Quite often I’m asked whether our beer is available in grocery stores, bars or other places that sell alcohol. The short answer is no, because we do not distribute any of our beer. The follow-up question is always… why? Quite simply, we cannot distribute beer because we do not have enough beer to distribute. Our operation is so small that to let even a small amount of beer leave our tasting room leads us to supply shortages and we have to cross items off our menu even faster than normal. If we dig a little deeper, another issue is that Virginia is not setup for little guys to distribute beer, even small amounts of beer. Here’s a quick breakdown of why.
Some states are referred to as “self-distribution” states and others as “three-tier” states. The differences have quite a profound impact on distribution (spoiler alert, Virginia is a three-tier state).
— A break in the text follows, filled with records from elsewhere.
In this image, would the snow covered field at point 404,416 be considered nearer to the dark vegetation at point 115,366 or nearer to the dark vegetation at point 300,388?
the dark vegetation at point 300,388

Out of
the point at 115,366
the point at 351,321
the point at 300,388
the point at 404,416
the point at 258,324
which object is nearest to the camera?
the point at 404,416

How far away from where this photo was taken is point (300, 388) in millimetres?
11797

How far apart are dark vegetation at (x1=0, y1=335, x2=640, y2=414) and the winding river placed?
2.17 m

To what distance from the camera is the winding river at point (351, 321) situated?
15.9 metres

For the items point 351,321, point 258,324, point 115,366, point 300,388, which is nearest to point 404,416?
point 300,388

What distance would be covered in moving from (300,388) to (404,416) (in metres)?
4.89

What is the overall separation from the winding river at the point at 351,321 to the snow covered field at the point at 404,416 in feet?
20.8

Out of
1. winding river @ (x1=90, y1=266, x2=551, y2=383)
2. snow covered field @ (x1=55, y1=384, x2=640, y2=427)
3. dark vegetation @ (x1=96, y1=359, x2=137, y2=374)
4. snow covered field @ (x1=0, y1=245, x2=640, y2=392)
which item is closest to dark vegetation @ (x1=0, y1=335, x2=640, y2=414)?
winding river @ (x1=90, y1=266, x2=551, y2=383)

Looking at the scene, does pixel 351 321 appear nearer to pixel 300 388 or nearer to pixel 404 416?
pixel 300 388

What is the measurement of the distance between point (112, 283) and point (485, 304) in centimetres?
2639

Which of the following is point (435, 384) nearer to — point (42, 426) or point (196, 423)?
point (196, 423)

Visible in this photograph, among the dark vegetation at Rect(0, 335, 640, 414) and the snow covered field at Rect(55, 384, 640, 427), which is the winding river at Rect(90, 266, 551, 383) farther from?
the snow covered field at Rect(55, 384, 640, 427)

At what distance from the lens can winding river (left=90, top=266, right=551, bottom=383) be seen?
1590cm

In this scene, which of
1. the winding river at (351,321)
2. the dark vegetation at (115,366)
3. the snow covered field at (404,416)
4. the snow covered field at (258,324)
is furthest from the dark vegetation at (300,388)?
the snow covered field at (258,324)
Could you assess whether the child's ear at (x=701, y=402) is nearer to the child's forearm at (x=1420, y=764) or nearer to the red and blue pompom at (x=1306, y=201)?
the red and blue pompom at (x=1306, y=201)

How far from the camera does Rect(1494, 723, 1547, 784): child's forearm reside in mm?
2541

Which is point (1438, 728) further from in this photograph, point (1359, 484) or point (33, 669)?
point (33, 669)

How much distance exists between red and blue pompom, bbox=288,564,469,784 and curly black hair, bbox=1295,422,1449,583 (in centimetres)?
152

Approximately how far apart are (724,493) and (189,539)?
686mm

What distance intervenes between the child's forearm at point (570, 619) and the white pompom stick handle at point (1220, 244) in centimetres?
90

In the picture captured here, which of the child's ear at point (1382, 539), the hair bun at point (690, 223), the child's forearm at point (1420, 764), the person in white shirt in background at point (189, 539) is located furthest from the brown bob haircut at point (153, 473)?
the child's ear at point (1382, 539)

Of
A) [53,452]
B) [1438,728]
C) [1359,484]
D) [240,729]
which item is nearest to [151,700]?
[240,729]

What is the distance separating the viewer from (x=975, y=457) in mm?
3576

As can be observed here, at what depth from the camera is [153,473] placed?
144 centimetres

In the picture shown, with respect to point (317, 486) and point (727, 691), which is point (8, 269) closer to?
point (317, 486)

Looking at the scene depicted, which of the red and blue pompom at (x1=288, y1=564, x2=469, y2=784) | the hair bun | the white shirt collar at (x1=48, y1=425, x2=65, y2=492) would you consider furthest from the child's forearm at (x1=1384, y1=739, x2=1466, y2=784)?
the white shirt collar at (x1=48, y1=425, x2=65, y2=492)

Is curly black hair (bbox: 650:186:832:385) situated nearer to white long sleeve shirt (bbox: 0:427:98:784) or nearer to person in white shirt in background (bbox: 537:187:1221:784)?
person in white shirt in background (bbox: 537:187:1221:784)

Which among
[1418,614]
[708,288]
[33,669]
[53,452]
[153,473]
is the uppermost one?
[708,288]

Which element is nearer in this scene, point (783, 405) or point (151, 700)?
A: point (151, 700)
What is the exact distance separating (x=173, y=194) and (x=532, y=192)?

In a self-distribution state, a brewery may also act as their own distributor. For example, a representative from the brewery is able to take a keg of their beer to a local bar, strike a deal with the restaurant or bar manager and have their beer served at that bar. It becomes the responsibility of the brewery and the bar manager to work out the details of how much product will be purchased, how often, what varieties and so on. The advantage of this model is that there is no middle-man, which can improve margins for the brewery and the bar manager, and the bar manager has more freedom to “trial run” small batches of beer from a wider variety of breweries. The disadvantage is that the bar manager has to work with many distributors (breweries and traditional distributors) to fill their taps. Instead of one or two contracts to deal with, a bar manager may have a dozen or more, which adds extra time and headaches if something were to go wrong, like getting a bad keg.
Some self-distribution states:
- North Carolina
- Washington State
In a three-tier state, all distribution is handled by a licensed distributor that operates separately from the breweries that they purchase from. The three-tiers of this system are manufacturer (brewery), wholesaler (distributor) and retailer (bar, restaurant, etc.). The advantage of a three-tier system is that the brewery is able to almost completely offload account management to a distribution partner, and the distributor assumes responsibility for promoting and selling the product. Bar managers also have fewer points-of-contact to deal with for a larger variety of beer as one distributor will provide many brands to the same retailer. The disadvantage, from the perspective of the little guy, is that there is almost no incentive for a distributor to carry a small volume of product from one brewery. Wholesale is a high-volume, low-margin business, which means the distributor does not make any money unless they sell a large quantity of a particular beer. Large quantities of beer is something we currently can’t provide.
Some three-tier states:
- South Dakota
I have two notes to close with. First, most of my information on self-distribution states comes from the Brewers Association. When researching this, I found very quickly is that fine print is very tricky. Technically, Virginia is listed as a self-distribution state, but only because the VA ABC considers the transfer of beer from one brewery to another brewery (under the same ownership) to qualify as “distribution”. Traditional distribution (brewery to third-party retailer) is not allowed in Virginia. Second, there are some small distributors cropping up that are willing to work with breweries that can only release very small amounts of beer and maybe only fill one or two accounts. God bless these guys because they work very hard for very little money. One of these companies is Monarch Distribution, based in Round Hill, VA.